* **What you will do**:
a. In the resistor thread, why is LongApple not convinced by the suggestion to prove that A+B - 1/(1/A +1/B) >0? Answer in one to three sentences.
b. Answer these questions using the resistor thread, one answer per line:
(i) What assumption does LongApple make about the resistors' values?
(ii) According to collinsmark, which three things determine the resistance of a simple rod-shaped resistor?
(iii) What does sophiecentaur say to use when attempting the proof?
c. Carry on the resistor thread from its last post.

* **Provided text**:

Obtaining a maximum resistance given a set of resistors

[LongApple]

My gut instinct is that putting all the resistors in series will give max resistance, but I am not sure how to give a more rigorous either mathematical or just in words reasoning why. Or maybe I'm wrong! But it seems like the fraction introduced from parallel won't help

In any case, assume all resistors have positive integer resistances with most greater than 1

 

[sophiecentaur]

If you could prove that A+B - 1/(1/A +1/B) >0 then that would do what you want (Difference between series and parallel connection formulae)
Have a go (with algebra - not numbers).

 

[LongApple]

If you could prove that A+B - 1/(1/A +1/B) >0 then that would do what you want (Difference between series and parallel connection formulae)
Have a go (with algebra - not numbers).

I am not entirely convinced because that sounds like just a check for two resistors. How do we know that the fractions in R1 * R1 / (R1+R2) won't be able to stomp R1 + R2 with some values or that with say 3 resistors we would be able to create a frankenstein resistor network with a monster amount of resistors?

I am a bit dramatic.

 

[collinsmark]

Have you considered modeling the combination of identical resistors by using more fundamental principles?

By that I mean, for a simple resistor shaped like a cylinder or a rod, the things which determine its resistance are its resistivity, cross sectional area, and its length.

• If you connect two resistors in parallel, how does that affect the overall, cross sectional area?
• If you connect two resistors in series, how does that affect the overall length?

This approach might not apply well if your resistors are all different values. But for identical resistors, it might be worth consideration.

 

[sophiecentaur]

I am not entirely convinced because that sounds like just a check for two resistors. How do we know that the fractions in R1 * R1 / (R1+R2) won't be able to stomp R1 + R2 with some values or that with say 3 resistors we would be able to create a frankenstein resistor network with a monster amount of resistors?

I am a bit dramatic.

Dramatic -haha!
But no harm in being suspicious.

* **Records provided**:
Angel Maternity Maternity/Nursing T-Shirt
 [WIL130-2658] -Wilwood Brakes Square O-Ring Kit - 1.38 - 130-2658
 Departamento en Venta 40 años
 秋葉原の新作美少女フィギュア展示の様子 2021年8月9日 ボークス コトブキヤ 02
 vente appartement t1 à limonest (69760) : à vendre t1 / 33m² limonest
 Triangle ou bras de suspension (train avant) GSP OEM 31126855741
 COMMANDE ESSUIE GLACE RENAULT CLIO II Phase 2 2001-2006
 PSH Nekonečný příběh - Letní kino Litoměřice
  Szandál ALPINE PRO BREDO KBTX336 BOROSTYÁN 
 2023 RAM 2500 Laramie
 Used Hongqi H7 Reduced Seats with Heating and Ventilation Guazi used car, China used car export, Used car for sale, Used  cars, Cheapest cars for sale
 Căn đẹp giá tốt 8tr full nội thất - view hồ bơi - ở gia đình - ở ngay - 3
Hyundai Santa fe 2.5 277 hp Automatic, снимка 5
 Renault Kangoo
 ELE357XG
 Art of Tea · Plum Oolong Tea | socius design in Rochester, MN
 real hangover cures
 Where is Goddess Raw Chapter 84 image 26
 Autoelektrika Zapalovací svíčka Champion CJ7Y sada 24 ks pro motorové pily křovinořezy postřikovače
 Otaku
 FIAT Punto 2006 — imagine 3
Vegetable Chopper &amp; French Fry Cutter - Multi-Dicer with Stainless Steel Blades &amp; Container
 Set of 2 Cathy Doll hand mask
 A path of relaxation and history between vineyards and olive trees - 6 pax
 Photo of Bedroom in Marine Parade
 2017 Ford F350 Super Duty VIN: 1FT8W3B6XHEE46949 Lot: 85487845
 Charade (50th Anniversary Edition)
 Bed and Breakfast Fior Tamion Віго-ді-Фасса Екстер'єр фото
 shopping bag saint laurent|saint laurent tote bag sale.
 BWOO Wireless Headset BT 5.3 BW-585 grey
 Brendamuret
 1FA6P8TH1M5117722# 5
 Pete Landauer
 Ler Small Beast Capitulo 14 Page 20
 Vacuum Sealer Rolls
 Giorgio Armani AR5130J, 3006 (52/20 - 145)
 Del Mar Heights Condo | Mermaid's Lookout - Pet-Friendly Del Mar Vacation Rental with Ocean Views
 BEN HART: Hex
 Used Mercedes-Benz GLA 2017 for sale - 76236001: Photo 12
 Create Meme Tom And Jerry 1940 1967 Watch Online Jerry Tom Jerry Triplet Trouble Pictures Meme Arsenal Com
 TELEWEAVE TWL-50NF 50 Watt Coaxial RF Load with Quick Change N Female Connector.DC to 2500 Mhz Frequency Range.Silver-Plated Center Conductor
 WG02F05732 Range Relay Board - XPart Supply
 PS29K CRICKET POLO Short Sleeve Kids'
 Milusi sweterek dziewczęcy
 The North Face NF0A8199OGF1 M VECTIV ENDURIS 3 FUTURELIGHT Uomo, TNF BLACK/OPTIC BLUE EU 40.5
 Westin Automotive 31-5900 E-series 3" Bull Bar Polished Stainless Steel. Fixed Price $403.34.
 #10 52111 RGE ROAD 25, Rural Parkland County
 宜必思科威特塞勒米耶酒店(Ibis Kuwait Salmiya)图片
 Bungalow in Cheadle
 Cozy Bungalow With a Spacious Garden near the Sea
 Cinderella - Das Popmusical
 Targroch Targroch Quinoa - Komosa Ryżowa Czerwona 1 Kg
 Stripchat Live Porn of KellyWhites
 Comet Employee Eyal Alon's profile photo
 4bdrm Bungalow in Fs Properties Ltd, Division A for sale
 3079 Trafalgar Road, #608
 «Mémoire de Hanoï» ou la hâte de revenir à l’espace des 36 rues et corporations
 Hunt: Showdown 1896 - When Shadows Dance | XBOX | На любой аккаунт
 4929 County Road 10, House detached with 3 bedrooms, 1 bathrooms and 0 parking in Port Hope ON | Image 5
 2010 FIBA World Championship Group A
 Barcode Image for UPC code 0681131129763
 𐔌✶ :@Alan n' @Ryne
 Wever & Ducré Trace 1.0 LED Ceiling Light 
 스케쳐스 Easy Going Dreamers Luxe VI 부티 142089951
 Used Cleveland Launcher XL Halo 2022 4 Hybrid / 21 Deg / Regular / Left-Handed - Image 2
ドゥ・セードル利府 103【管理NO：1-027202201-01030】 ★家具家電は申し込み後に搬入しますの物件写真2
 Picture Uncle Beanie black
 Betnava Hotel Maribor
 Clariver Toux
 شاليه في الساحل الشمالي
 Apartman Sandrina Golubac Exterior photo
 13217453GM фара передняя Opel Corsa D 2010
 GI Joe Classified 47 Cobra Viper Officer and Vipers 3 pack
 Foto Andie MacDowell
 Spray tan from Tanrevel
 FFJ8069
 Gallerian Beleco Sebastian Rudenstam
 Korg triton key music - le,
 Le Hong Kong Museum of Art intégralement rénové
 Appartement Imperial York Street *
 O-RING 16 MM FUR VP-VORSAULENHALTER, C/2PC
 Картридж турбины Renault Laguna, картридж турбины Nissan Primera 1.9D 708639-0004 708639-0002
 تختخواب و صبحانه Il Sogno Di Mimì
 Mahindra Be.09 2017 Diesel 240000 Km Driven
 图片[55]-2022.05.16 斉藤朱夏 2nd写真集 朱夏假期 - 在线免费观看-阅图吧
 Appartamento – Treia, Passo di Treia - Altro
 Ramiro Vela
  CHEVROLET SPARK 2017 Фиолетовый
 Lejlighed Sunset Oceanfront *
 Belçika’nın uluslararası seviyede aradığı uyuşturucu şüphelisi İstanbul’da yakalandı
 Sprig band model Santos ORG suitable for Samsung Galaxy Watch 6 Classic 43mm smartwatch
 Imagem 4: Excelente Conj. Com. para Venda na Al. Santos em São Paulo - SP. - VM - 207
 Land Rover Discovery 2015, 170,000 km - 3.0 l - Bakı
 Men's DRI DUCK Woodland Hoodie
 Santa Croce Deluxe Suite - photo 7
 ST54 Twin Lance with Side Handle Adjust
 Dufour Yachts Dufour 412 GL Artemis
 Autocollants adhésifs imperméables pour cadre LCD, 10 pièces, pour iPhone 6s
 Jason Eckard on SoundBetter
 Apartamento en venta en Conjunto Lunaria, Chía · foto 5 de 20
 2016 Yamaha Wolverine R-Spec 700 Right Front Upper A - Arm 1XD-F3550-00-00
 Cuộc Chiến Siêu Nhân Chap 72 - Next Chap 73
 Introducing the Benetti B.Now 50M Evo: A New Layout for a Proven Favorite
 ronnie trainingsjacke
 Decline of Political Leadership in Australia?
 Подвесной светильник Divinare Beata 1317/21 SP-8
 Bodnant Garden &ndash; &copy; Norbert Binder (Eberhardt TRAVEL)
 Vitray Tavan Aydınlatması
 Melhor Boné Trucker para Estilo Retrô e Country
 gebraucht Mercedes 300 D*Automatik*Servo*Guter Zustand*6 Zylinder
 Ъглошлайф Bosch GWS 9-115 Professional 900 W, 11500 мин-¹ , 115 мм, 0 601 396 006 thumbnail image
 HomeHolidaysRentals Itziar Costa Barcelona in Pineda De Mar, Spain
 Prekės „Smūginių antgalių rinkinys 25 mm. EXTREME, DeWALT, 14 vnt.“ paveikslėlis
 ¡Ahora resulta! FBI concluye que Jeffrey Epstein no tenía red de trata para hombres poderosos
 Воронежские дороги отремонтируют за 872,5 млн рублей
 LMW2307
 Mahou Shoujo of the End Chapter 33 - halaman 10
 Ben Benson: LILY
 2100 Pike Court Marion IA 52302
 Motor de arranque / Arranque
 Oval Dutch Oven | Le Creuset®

* **Answers to the exercises**:
a. LongApple feels the inequality is only a check for two resistors. It does not show that the fractions in a parallel combination could never beat the series sum for some values, or that three or more resistors could not be arranged into a network with a far larger resistance.

b.
(i) All resistors have positive integer resistances, with most greater than 1.
(ii) Its resistivity, its cross-sectional area, and its length.
(iii) Algebra, not numbers.

c.
Many mathematical proofs can be arrived at, validly, by splitting a set into a set of pairs, again and again. If you can identify just one pair of resistors that are connected in parallel then you can increase the effective resistance by putting them in series instead (by the above argument) of parallel and, for the calculation, replace them with R1 + R2. You can repeat this with the next and then the next pair.
Just adding complexity to your network will not suddenly produce a magical result. (We are assuming here that the resistors are all ideal (Ohmic) resistors and that the temperature is kept constant, of course.)

 

[Muti]

Ohm law states that you may need to increase voltage if you added a resistance and again want same current to flow through the "circuit" .

 

[Redbelly98]

I think I have a reasonable proof for the series arrangement. Since this does not look at all like a homework problem, here goes.

Let's suppose we are putting some fixed current through the resistor network. In that case, maximizing the resistance is equivalent to maximizing the voltage across the network.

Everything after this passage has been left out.